Вся разница между ними, согласно Маркузе, в том, что, если у Гегеля «негативная тотальность» была «тотальностью разума», то у Маркса она была связана с историческими условиями, с определенной формой развития общества.

Маркузе «обвиняет» марксистскую диалектику в том, что она «не учитывая» всех реальных изменений, и прежде всего недооценивая «силы интеграции и сдерживания, действующие на поздней ступени капитализма», исходит из рассмотрения прогресса как результата внутреннего развития системы, считая, что «будущее всегда уже коренится внутри существующего» [48]. По мнению же Маркузе, конкретная целостность, т. е. определенная социальная система, должна быть снята не изнутри, а извне.

Желая избежать упреков в механистическом подходе к вопросам диалектики, Маркузе оговаривается при этом, что «всякое определенное общественное целое должно само быть частью еще большей тотальности, внутри которой оно может быть поражено извне» [49]. Действительно, если речь идет о рассмотрении функционирования и развития определенной системы не как изолированной от других, качественно однородных систем, а во взаимодействии с этими системами, составляющими в совокупности новую, более широкую целостность, то постановка вопроса об изменении роли и границ «внутренних» и «внешних» факторов социального развития правомерна. Но даже и в этом случае изменение соотношения между внутренним и внешним происходит за счет расширения рамок «внутреннего»: то, что ранее имело место, например, в рамках одной капиталистической страны, теперь имеет смысл применительно к мировой капиталистической системе в целом.

Тезис Маркузе, таким образом, оказывается результатом наложения старой логической схемы на новую социальную реальность. Но тут обнаруживается новая его оговорка. Оказывается, внешнее следует понимать «как качественное различие», т. е. как выходящее за пределы образующих целостность антагонистических противоположностей (таких, как капитал и труд) и не сводящееся к ним. Быть «вне» – значит быть качественно вне существующей системы, не иметь возможности развиваться внутри нее.

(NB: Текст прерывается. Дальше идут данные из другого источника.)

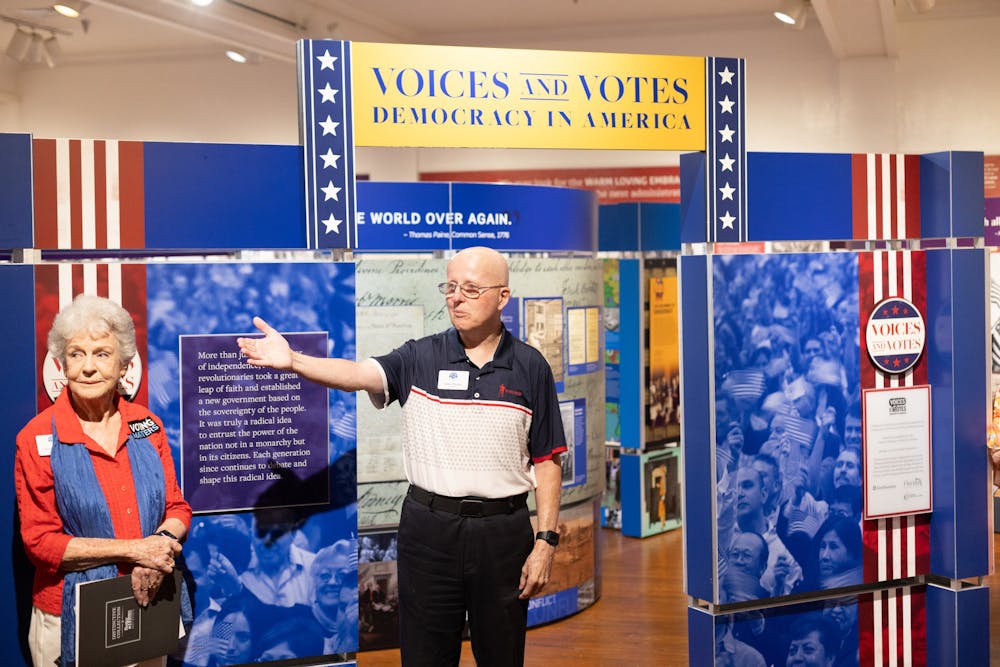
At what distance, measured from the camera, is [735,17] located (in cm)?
1012

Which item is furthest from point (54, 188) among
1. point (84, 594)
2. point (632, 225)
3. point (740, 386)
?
point (632, 225)

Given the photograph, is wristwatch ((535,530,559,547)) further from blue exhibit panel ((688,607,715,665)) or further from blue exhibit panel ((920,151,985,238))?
blue exhibit panel ((920,151,985,238))

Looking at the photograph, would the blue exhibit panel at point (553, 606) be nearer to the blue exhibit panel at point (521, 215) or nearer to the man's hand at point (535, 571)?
the blue exhibit panel at point (521, 215)

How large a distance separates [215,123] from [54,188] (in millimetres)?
8585

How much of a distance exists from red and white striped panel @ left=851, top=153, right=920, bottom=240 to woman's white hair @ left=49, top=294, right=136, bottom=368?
2.73 m

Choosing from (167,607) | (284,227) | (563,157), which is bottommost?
(167,607)

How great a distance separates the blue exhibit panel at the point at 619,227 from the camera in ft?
25.3

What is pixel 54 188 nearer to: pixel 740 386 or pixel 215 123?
pixel 740 386

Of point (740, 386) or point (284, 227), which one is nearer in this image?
point (284, 227)

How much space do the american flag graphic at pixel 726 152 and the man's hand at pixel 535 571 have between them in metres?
1.38

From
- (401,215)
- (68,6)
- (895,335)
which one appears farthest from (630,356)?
(68,6)

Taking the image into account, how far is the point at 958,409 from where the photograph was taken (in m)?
4.16

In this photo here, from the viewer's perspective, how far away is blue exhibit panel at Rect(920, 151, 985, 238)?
4.11m

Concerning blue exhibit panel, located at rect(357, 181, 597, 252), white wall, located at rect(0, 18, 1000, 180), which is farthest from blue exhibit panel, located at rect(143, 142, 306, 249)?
white wall, located at rect(0, 18, 1000, 180)
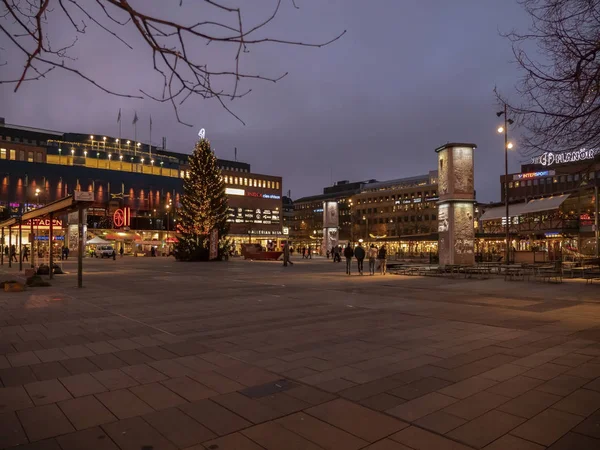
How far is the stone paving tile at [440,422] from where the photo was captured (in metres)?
4.25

Здесь уже налицо полный разрыв между внутренним и внешним, основанный на положении о том, что порвать со старой сущностью можно только путем вынесения отрицания за пределы данной сущности и, следовательно, ориентации на социальные силы, чуждые данной системе. Здесь Маркузе и раскрывает политический смысл своей «диалектики»: вся «диалектика» внешнего и внутреннего оказывается способом отрицания революционной роли рабочего класса как «внутренней» силы, способом обоснования «революционной» роли аутсайдеров как «внешней» по отношению к капиталистическому способу производства силы. Маркузе, впрочем, и сам не скрывает социального подтекста своей «негативной диалектики», утверждая, что «сила отрицания… теперь уже не сконцентрирована в каком-либо классе» [50].

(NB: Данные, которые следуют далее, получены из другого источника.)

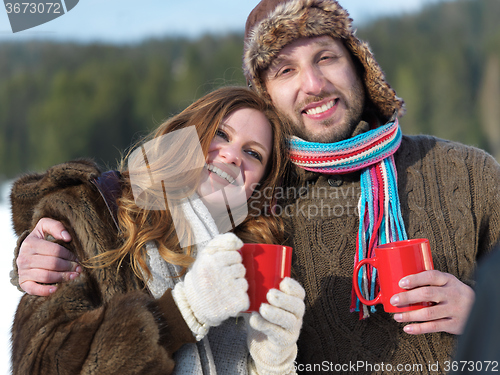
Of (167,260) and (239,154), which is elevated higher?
(239,154)

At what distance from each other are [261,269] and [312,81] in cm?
102

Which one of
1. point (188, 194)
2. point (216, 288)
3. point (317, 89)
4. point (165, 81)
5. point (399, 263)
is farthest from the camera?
point (165, 81)

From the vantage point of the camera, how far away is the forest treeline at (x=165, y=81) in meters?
21.9

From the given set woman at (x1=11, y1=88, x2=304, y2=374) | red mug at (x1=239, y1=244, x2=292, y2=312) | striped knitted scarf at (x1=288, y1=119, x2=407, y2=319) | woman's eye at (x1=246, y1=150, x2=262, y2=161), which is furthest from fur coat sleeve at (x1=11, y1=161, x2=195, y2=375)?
striped knitted scarf at (x1=288, y1=119, x2=407, y2=319)

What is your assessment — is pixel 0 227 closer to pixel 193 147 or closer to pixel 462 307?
pixel 193 147

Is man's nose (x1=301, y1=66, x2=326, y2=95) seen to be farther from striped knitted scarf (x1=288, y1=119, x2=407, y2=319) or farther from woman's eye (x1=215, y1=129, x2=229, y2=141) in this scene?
woman's eye (x1=215, y1=129, x2=229, y2=141)

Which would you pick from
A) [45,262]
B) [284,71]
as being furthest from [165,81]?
[45,262]

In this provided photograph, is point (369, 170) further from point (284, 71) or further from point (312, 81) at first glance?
point (284, 71)

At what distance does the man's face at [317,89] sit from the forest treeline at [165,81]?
18.3m

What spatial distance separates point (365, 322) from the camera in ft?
5.92

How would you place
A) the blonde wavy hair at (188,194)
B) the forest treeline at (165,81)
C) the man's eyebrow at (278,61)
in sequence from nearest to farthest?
the blonde wavy hair at (188,194)
the man's eyebrow at (278,61)
the forest treeline at (165,81)

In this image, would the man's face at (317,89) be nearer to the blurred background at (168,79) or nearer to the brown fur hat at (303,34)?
the brown fur hat at (303,34)

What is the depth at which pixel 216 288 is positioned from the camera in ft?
4.30

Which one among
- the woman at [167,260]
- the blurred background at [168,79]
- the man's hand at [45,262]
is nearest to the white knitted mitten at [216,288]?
the woman at [167,260]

Нет необходимости спорить с Маркузе о том, может ли сила, не ориентированная по своему реальному положению на разрыв с данной системой, на выход за ее пределы, быть носительницей новой сущности. Отрицательный ответ очевиден для марксиста, ибо переход к новому качеству связан с выходом за пределы старого качества. Совсем иного рода вопросы о том, является ли рабочий класс «внутренней» по отношению к капиталистической системе силой и могут ли в принципе силы, не связанные с внутренними силами, служить материальным носителем диалектического отрицания? И здесь, разрывая и противопоставляя «внутреннее» и «внешнее», Маркузе рассуждает по сути дела как вульгаризатор диалектики.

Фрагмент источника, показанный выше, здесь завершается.